About AstroPal
About AstroPal
AstroPal is an AI-powered Vedic astrology companion that reads your birth chart and answers your questions using the actual words of the masters — not generic horoscope language.
Our promise
Every interpretation AstroPal gives is grounded in one of two things: a computed chart fact (Shadbala value, Bhavabala, planetary position, current dasha) or a retrieved scriptural citation from 16 indexed classical texts — Brihat Parashara Hora Shastra, Saravali, Phala Dipika, Jataka Parijata, Bhrigu Samhita, Brihat Samhita, and 10 more.
Where a classical citation cannot be retrieved, the system says so honestly: “No direct classical citation retrieved for this point.” No invented quotes. No vague predictions. No fluff.

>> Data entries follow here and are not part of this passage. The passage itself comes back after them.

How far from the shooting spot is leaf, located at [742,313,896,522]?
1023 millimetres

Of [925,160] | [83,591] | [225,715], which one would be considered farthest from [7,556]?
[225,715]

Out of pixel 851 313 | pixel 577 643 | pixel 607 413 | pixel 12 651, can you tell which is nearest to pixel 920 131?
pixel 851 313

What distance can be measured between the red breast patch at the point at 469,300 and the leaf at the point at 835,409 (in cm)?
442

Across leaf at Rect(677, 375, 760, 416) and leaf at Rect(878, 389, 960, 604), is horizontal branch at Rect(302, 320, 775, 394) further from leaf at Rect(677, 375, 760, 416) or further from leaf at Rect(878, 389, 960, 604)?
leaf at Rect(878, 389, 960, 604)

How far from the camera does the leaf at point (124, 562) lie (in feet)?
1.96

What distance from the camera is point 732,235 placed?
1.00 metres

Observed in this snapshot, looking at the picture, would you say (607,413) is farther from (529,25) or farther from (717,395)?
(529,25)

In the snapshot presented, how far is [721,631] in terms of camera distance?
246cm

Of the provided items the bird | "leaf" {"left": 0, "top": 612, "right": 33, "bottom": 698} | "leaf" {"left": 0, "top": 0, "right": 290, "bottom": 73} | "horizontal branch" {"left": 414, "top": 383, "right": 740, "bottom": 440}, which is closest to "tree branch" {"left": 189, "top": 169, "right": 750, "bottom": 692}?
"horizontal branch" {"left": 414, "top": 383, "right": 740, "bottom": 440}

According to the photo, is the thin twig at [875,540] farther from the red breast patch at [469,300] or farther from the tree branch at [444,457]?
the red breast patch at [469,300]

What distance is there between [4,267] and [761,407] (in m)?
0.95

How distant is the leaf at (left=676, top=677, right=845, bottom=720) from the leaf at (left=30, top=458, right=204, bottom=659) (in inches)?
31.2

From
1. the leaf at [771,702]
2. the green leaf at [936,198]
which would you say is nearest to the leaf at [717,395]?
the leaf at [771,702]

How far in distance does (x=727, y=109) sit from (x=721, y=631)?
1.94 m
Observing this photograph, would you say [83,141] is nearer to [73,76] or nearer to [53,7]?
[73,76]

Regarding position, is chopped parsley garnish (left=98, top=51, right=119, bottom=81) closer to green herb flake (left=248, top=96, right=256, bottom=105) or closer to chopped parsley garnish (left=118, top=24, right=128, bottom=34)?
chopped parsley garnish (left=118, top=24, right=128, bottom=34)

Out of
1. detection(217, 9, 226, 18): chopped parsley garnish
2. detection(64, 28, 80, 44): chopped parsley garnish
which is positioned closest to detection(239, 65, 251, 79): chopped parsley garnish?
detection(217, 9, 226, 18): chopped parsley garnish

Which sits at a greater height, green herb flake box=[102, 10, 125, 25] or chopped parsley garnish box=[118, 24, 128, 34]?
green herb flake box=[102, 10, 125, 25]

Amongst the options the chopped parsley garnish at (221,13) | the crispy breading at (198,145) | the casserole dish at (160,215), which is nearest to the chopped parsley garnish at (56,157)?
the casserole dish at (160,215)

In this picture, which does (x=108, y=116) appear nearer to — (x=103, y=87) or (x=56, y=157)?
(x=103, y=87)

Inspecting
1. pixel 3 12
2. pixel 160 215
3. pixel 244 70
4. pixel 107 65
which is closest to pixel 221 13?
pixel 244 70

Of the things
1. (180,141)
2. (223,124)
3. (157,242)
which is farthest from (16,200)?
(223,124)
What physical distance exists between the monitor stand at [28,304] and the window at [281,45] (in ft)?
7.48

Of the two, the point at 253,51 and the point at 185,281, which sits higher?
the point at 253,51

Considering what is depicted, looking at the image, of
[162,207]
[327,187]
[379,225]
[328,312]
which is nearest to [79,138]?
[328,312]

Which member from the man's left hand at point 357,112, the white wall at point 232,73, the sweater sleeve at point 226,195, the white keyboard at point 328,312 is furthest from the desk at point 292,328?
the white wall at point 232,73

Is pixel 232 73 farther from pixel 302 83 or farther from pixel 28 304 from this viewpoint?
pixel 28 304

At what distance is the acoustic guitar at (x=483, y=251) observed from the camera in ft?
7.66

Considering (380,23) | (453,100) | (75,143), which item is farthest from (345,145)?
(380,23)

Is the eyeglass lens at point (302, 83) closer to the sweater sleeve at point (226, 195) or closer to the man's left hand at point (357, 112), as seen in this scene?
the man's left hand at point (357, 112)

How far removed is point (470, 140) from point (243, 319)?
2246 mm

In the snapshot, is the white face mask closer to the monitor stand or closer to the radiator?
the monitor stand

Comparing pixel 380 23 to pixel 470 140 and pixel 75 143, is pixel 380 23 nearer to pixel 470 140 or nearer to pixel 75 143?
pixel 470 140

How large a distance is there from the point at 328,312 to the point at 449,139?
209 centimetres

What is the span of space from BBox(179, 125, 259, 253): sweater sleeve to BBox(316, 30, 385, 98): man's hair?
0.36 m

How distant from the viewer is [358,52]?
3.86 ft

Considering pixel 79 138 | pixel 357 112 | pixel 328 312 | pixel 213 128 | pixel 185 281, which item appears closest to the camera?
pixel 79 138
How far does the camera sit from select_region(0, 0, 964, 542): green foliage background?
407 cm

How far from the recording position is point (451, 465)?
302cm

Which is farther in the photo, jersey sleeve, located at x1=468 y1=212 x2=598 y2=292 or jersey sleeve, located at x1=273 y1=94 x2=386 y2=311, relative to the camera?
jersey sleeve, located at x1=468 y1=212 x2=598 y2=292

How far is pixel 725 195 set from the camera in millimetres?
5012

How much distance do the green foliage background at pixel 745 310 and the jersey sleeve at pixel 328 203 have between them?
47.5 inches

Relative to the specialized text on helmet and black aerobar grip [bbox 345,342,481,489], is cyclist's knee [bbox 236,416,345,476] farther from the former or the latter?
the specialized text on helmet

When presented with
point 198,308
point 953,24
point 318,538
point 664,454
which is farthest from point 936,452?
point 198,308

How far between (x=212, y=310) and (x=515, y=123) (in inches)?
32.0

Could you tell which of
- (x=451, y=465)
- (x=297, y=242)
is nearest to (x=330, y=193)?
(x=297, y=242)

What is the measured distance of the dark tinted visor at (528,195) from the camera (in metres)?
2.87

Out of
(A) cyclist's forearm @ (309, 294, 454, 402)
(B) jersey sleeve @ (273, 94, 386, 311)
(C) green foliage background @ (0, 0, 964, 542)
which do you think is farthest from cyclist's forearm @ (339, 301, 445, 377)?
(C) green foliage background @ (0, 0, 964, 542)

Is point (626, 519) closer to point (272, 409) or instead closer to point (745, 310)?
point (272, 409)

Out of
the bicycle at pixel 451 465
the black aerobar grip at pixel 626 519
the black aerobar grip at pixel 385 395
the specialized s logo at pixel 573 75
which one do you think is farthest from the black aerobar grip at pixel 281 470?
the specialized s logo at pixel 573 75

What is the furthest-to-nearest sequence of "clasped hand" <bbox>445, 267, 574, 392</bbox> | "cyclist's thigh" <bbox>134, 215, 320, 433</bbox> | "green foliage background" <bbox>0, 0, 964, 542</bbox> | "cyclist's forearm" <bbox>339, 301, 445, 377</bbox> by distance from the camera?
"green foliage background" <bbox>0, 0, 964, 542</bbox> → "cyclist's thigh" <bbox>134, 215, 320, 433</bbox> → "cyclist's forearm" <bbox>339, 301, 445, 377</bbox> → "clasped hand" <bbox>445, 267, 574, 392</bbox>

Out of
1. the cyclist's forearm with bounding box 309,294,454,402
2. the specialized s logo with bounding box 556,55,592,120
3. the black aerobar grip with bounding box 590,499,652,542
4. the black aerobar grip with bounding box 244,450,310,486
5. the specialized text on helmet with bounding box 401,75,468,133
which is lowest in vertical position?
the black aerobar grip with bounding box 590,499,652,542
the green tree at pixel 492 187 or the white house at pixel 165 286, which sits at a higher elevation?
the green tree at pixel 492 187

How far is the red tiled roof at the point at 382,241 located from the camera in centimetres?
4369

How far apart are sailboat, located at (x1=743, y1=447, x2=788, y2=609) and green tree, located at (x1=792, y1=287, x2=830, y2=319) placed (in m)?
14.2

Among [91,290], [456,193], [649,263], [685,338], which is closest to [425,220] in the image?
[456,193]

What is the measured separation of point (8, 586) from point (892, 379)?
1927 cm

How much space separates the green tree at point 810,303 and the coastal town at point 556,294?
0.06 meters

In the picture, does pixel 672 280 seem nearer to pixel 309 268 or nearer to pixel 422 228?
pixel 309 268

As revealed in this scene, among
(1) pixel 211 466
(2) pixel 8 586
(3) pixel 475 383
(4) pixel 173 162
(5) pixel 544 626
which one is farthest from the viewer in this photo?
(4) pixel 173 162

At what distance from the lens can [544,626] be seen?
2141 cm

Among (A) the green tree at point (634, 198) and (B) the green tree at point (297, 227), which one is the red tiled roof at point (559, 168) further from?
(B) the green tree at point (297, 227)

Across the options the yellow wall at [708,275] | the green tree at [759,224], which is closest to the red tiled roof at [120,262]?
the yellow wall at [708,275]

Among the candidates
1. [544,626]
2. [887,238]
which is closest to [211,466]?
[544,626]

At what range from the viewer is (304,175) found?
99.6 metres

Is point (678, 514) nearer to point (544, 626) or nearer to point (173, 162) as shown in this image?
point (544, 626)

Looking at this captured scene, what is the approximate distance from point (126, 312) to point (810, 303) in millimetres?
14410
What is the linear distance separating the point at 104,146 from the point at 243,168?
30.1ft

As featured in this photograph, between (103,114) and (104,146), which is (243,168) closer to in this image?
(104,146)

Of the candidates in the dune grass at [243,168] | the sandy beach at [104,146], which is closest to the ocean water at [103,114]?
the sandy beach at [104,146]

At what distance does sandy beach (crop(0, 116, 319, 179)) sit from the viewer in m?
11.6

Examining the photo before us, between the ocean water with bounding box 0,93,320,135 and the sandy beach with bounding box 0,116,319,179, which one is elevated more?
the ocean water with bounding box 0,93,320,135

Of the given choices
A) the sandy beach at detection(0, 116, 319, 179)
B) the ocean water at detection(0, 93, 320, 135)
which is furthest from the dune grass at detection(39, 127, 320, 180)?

Goravani-grade computation
AstroPal’s chart engine is validated against Goravani Jyotish Studio — the gold-standard reference software used by professional Vedic astrologers for 30+ years. Sub-arcsecond accuracy. Lahiri ayanamsa (sidereal, never tropical). Whole-sign houses (Parashari). Shadbala, Bhavabala, Ashtakavarga, 16+ divisional charts (vargas), Vimshottari dasha — all computed exactly.
The classical-text engine
Most astrology apps generate vague horoscopes from large language models trained on generic web content. AstroPal does the opposite: every chat answer goes through a Mnemonic Graph that ties the LLM’s reasoning to specific computed values and retrieved scripture excerpts. The result is interpretation that an experienced Jyotishi can verify against the texts.
Founder
AstroPal is built by R. Sivadas (Karnataka, India) as a sole proprietorship. The product’s technical foundation rests on a Goravani Jyotish Studio license held since 2025 and an indexed corpus of classical Jyotish texts.
Why this matters
Vedic astrology is a discipline with a 2,000-year scriptural tradition. Modern AI tools have largely ignored that tradition, producing answers that sound plausible but cannot be traced to any classical source. AstroPal exists to bring the texts back to the centre — and to give serious students and practitioners a tool that respects the discipline.